Le Parlement européen se penche ce mercredi sur le contenu du pacte Migration et Asile
Le « Pacte sur la migration et l'asile », critiqué par les ONG, est le résultat d'un compromis délicat sur une question qui a engendré des tensions et des divisions parmi les 27 pays membres pendant longtemps. Quelles seront les prochaines étapes ?
TL;DR
- Les eurodéputés votent sur une importante réforme de la politique migratoire de l’UE.

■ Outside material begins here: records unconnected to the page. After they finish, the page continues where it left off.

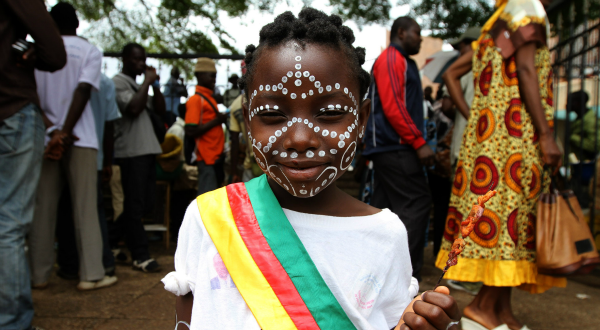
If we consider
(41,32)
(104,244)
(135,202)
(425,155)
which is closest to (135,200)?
(135,202)

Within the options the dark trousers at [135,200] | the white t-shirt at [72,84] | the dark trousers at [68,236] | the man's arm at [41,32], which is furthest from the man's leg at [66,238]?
the man's arm at [41,32]

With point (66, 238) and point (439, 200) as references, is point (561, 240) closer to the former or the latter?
point (439, 200)

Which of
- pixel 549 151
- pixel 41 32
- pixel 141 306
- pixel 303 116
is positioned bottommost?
pixel 141 306

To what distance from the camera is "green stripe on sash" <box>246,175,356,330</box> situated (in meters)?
1.34

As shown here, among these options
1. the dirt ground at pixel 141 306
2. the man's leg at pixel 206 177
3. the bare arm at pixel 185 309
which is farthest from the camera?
the man's leg at pixel 206 177

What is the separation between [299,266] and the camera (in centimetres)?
137

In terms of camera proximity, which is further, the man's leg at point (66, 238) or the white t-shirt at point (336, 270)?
the man's leg at point (66, 238)

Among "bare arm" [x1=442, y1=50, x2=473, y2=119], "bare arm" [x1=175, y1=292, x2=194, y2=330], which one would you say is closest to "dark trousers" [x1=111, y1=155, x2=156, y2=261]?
"bare arm" [x1=442, y1=50, x2=473, y2=119]

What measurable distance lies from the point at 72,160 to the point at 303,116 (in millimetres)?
2793

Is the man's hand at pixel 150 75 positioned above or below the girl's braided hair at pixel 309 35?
above

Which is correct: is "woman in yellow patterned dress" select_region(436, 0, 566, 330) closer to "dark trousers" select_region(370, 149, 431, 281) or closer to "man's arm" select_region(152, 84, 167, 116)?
"dark trousers" select_region(370, 149, 431, 281)

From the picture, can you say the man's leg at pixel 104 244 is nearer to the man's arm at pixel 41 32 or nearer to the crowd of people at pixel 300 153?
the crowd of people at pixel 300 153

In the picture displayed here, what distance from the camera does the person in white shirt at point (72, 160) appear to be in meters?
3.48

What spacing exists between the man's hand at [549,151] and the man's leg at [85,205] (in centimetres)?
318
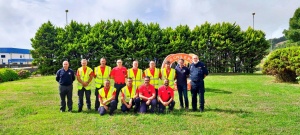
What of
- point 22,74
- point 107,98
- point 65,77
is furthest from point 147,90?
point 22,74

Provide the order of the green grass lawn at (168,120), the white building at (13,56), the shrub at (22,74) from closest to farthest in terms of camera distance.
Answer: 1. the green grass lawn at (168,120)
2. the shrub at (22,74)
3. the white building at (13,56)

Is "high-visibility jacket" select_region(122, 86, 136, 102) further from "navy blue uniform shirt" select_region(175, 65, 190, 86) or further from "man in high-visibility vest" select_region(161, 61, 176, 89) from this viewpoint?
"navy blue uniform shirt" select_region(175, 65, 190, 86)

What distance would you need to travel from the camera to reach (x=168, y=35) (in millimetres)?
24219

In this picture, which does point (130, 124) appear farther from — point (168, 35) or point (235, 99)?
point (168, 35)

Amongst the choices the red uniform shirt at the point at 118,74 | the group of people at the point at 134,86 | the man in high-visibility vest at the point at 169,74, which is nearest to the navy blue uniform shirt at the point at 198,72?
the group of people at the point at 134,86

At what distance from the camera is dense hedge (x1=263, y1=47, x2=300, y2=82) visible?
14.3 m

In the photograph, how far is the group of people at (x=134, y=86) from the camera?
779 cm

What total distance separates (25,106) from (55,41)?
1633 cm

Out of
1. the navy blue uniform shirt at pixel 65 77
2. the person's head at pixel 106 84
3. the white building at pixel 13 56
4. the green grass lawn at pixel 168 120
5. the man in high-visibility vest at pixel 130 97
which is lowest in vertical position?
the green grass lawn at pixel 168 120

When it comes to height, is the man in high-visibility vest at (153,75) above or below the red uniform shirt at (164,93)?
above

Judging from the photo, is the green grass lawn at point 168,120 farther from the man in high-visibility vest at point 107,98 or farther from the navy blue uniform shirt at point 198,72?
the navy blue uniform shirt at point 198,72

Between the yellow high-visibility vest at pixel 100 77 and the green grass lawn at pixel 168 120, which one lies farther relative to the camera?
the yellow high-visibility vest at pixel 100 77

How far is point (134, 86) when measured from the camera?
819cm

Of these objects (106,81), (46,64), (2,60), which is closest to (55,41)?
(46,64)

- Le « Pacte sur la migration et l’asile », dénoncé par les ONG, est un compromis complexe.
- La réforme implique un durcissement des contrôles aux frontières et un système de solidarité entre États membres.
La politique migratoire de l’UE en discussion
Le mercredi 10 avril 2024 marque une étape cruciale pour la politique migratoire de l’Union Européenne. Les eurodéputés sont appelés à se prononcer lors d’un vote sur une vaste réforme qui vise à durcir les contrôles des arrivées aux frontières européennes et à instaurer un système de solidarité entre les États membres.
Un compromis complexe
Ce projet, baptisé le « Pacte sur la migration et l’asile », est né d’un compromis complexe et a été source de tensions et de divisions entre les Vingt-Sept durant de nombreuses années. Il est aujourd’hui sur la table du Parlement européen et fait l’objet de vifs débats avant le vote final.
La refonte des règles se base sur une proposition de la Commission présentée en septembre 2020, après l’échec d’une précédente tentative de réforme suite à la crise des réfugiés de 2015.
Oppositions et soutiens
Le Pacte migratoire suscite des réactions contrastées. D’un côté, il est soutenu par les trois principales familles politiques européennes – PPE (droite), Socialistes et démocrates (S&D) et Renew Europe (centristes et libéraux). De l’autre, il est critiqué par une grande partie de l’extrême droite, ainsi que par les Verts, la gauche radicale et certains socialistes.
Des organisations de défense des droits humains, dont Human Rights Watch, Amnesty International, l’International Rescue Committee, ou encore Oxfam, ont également appelé les eurodéputés à rejeter le Pacte, s’inquiétant d’une « criminalisation » des exilés.
Un système plus complexe
L’expert Jean-Louis De Brouwer, directeur du programme Affaires européennes de l’Institut Egmont, émet des « doutes solides sur l’avenir du pacte », le jugeant « extraordinairement bureaucratique et technocratique ». Il craint qu’un système plus complexe n’encourage pas les États membres à respecter les nouvelles règles.
Après le vote, si le Pacte est approuvé, il devra encore être formellement validé par les États membres. La Commission européenne présentera ensuite un plan de mise en œuvre d’ici juin.